The drug has found particular traction in conservative circles, promoted by talk-show hosts and Republican lawmakers.
Ohio reported nearly 6,000 new coronavirus infections on Tuesday, bringing the state’s seven-day average for new cases to 4,717, according to data compiled by The Post. More than 2,700 people are hospitalized for COVID in Ohio at this time.
More than 48% of the state is fully vaccinated. Data from the Ohio Department of Health shows that only about 500 of the roughly 21,000 state residents who’ve been hospitalized with COVID since Jan. 1 were vaccinated.
Jeffrey Smith, of Fairfield Township, Ohio, tested positive for the coronavirus on July 9 and was admitted to an intensive care unit six days later, according to the lawsuit filed in Butler County Common Pleas Court. The hospital, less than 30 miles outside Cincinnati, treated the father of three with its usual coronavirus protocol of remdesivir, plasma and steroids. Smith was experiencing “a period of relative stability” before his condition worsened July 27, according to the lawsuit, and was sedated and placed on a ventilator days later.

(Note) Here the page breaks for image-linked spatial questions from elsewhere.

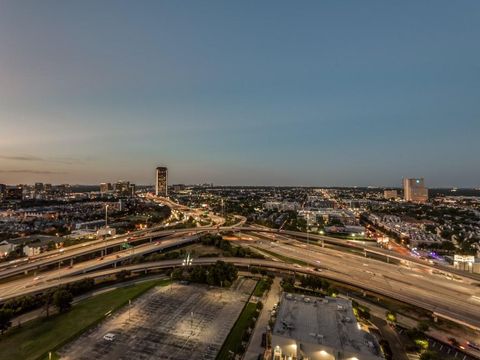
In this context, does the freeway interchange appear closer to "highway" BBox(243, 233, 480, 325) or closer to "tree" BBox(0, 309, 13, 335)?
"highway" BBox(243, 233, 480, 325)

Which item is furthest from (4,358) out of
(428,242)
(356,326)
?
(428,242)

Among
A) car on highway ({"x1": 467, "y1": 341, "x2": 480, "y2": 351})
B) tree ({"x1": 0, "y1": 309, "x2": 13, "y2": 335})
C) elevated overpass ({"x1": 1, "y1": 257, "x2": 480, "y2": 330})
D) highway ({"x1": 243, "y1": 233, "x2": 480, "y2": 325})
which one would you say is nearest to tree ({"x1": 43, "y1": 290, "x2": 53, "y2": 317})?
elevated overpass ({"x1": 1, "y1": 257, "x2": 480, "y2": 330})

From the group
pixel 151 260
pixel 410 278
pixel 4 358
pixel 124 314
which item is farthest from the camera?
pixel 151 260

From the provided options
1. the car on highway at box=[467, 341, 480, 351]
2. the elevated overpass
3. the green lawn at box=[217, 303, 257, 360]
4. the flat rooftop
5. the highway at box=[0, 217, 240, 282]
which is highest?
the highway at box=[0, 217, 240, 282]

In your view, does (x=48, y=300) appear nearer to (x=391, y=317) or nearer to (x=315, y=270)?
(x=315, y=270)

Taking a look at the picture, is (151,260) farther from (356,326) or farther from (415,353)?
(415,353)

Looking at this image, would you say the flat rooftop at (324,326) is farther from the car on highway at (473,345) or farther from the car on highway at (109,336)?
the car on highway at (109,336)

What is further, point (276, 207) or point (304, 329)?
point (276, 207)
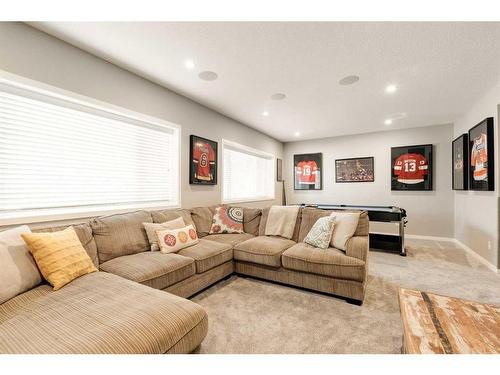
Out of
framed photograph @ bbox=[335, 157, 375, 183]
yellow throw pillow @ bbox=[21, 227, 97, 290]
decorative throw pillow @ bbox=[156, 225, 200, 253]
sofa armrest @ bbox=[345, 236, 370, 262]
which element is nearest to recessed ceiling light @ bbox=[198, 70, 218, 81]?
decorative throw pillow @ bbox=[156, 225, 200, 253]

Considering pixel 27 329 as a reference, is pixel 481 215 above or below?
above

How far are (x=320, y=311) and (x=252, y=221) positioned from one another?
5.49ft

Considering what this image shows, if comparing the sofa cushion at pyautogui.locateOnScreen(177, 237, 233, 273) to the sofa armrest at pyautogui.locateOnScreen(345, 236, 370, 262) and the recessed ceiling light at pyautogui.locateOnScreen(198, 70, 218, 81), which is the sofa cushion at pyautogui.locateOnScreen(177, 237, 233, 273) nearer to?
the sofa armrest at pyautogui.locateOnScreen(345, 236, 370, 262)

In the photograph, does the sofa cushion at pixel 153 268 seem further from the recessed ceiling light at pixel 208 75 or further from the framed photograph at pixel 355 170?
the framed photograph at pixel 355 170

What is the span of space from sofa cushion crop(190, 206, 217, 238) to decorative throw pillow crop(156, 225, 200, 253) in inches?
21.5

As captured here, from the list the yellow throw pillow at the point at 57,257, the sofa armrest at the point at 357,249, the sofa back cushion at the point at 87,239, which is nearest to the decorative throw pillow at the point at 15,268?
the yellow throw pillow at the point at 57,257

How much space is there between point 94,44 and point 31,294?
220cm

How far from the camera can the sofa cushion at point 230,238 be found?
2910 millimetres

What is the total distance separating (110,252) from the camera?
2.13m

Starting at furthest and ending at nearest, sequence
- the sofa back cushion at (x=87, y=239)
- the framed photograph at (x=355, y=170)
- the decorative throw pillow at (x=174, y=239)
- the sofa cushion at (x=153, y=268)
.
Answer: the framed photograph at (x=355, y=170) → the decorative throw pillow at (x=174, y=239) → the sofa back cushion at (x=87, y=239) → the sofa cushion at (x=153, y=268)

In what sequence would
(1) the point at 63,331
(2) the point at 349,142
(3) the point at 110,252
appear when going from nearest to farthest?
(1) the point at 63,331 < (3) the point at 110,252 < (2) the point at 349,142

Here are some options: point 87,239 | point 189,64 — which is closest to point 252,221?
A: point 87,239
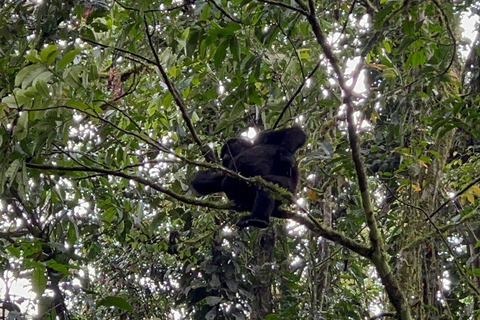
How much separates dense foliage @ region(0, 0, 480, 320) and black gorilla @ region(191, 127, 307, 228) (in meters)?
0.18

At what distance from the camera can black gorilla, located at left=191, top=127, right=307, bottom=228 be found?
4.25m

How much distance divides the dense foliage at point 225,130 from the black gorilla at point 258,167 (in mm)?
177

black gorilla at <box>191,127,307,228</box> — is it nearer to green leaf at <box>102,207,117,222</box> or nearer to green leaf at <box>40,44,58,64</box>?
green leaf at <box>102,207,117,222</box>

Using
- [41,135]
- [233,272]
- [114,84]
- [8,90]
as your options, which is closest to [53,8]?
[8,90]

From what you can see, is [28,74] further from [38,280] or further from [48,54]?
[38,280]

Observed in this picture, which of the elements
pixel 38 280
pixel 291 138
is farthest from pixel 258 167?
pixel 38 280

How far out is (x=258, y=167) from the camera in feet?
14.5

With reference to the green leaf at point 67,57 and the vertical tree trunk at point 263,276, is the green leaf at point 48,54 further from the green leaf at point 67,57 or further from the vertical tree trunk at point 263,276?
the vertical tree trunk at point 263,276

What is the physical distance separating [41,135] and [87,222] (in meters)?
2.24

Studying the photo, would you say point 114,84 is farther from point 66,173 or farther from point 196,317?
point 196,317

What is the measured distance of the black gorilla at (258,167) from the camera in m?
4.25

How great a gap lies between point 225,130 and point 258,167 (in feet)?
2.56

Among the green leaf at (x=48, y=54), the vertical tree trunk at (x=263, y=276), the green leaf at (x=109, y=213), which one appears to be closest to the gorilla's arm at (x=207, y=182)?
the green leaf at (x=109, y=213)

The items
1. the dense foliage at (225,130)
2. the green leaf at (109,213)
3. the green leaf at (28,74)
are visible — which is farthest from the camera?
the green leaf at (109,213)
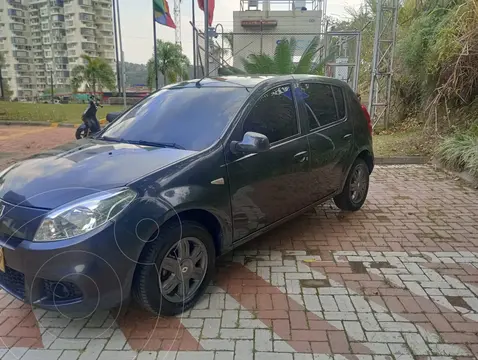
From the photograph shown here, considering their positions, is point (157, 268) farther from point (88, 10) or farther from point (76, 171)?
point (88, 10)

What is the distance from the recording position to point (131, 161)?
273 cm

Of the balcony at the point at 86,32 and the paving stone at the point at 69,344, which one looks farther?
the balcony at the point at 86,32

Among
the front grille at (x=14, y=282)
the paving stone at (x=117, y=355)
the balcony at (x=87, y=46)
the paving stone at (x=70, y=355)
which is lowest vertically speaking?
the paving stone at (x=117, y=355)

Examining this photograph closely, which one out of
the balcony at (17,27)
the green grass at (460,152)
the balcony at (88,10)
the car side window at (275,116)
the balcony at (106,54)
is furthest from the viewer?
the balcony at (106,54)

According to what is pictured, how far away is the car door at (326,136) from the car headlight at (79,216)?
7.07 feet

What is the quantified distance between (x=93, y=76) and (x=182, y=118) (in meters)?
38.2

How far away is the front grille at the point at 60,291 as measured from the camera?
230 centimetres

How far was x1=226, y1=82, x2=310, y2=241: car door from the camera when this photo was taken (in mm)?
3098

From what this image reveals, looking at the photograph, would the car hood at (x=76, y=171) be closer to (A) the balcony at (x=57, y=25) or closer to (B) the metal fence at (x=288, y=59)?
(B) the metal fence at (x=288, y=59)

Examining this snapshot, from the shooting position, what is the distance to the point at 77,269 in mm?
2221

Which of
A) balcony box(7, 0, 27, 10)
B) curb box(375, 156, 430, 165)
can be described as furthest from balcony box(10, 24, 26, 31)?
curb box(375, 156, 430, 165)

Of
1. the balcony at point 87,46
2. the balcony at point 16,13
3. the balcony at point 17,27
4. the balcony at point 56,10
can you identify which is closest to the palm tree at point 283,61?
the balcony at point 87,46

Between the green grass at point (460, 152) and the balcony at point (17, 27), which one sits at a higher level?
the balcony at point (17, 27)

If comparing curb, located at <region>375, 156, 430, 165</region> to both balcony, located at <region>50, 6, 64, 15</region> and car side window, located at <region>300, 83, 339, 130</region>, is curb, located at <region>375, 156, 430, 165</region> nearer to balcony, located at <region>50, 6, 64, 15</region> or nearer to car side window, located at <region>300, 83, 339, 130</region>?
car side window, located at <region>300, 83, 339, 130</region>
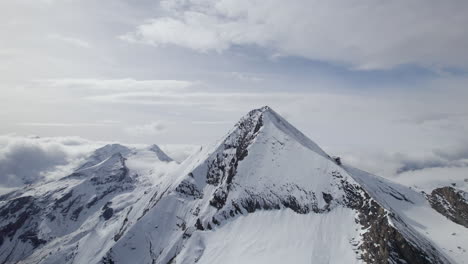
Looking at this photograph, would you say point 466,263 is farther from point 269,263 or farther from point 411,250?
point 269,263

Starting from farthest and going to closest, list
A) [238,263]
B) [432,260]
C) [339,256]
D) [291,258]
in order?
[238,263], [291,258], [339,256], [432,260]

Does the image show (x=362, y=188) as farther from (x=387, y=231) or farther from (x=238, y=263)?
(x=238, y=263)

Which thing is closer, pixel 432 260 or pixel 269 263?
pixel 432 260

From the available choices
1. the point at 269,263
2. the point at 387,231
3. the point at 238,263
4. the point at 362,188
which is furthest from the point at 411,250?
the point at 238,263

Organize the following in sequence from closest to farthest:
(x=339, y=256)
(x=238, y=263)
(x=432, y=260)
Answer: (x=432, y=260) < (x=339, y=256) < (x=238, y=263)

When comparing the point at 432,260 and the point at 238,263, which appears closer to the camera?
the point at 432,260

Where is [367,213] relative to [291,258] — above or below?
above

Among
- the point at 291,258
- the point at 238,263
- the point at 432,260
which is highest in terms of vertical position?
the point at 432,260

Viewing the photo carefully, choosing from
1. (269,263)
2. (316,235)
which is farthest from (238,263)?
(316,235)

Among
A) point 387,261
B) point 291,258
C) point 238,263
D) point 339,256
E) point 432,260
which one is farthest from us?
point 238,263
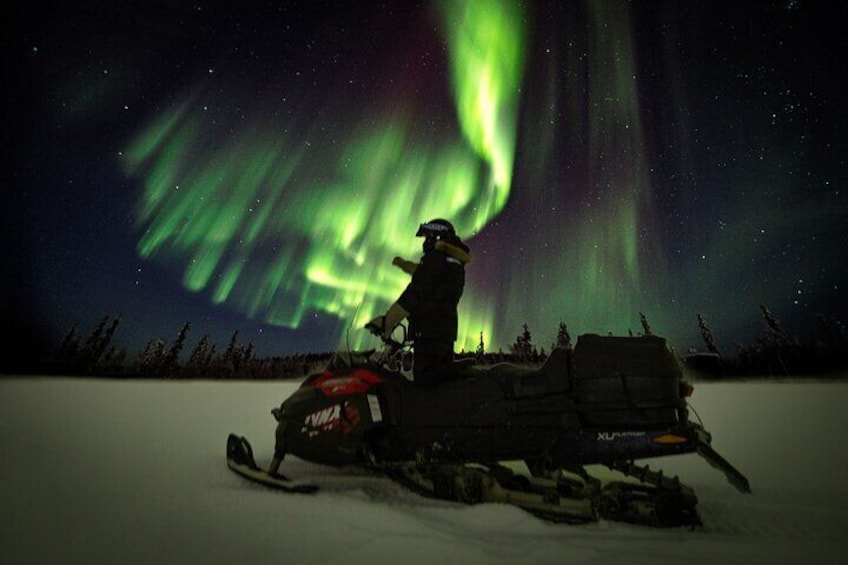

After her husband was placed in a medically induced coma on Aug. 20, Julie Smith sought and was given a prescription of the drug by Fred Wagshul, an Ohio doctor who told the Capital Journal that the government’s stance toward ivermectin amounts to “genocide.”
Wagshul backed off the word choice in an interview with The Post but falsely claimed that ivermectin has proved more effective at warding off the coronavirus than the vaccines, though he said he also recommended immunization.
But when Smith asked doctors to administer the drug, the hospital refused to do so, telling her that ivermectin could interfere with other treatments and that there was nothing left for them to do, according to the lawsuit. Davidson acknowledged to The Post that the drug is “controversial” and said the hospital was “adamant.”
Among those who filed the lawsuit was Ralph Lorigo, the Erie County Conservative Party chairman, who has sued successfully in Illinois and New York for similar orders to use ivermectin. Davidson said he believes Julie Smith read about Lorigo’s successful court actions, which resulted in her finding a physician in Wagshul who was willing to prescribe the drug. Attempts to reach Lorigo were unsuccessful.
The Front Line COVID-19 Critical Care Alliance, a nonprofit touting ivermectin as a preventive treatment for COVID that lists Wagshul as a founding physician, is referenced in the Ohio lawsuit. The organization includes prices and locations of pharmacies that will supply the deworming drug, according to the Capital Journal.
As part of the complaint filed to the judge, Julie Smith signed a full release that relieved West Chester Hospital of any liability related to the ivermectin treatment. Davidson told The Post on Tuesday that Jeffrey Smith “hasn’t gotten any worse” eight days into his treatment.
Steve Feagins, chief clinical officer with Mercy Health in Cincinnati, told WCPO that while he understands people’s desperation in looking for something that’s not a vaccine to help prevent or treat the virus, he called the decision to prescribe ivermectin to COVID patients “a tough risk-to-benefit ratio.”
“Anything we give in a hospital, you have to know that has been pharmacy-vetted, approved, is the benefit exceeds the harm,” Feagins said. “But I could tell you, if something works and is approved and authorized, we will do it.”
The Washington Post’s Ben Guarino contributed to this report.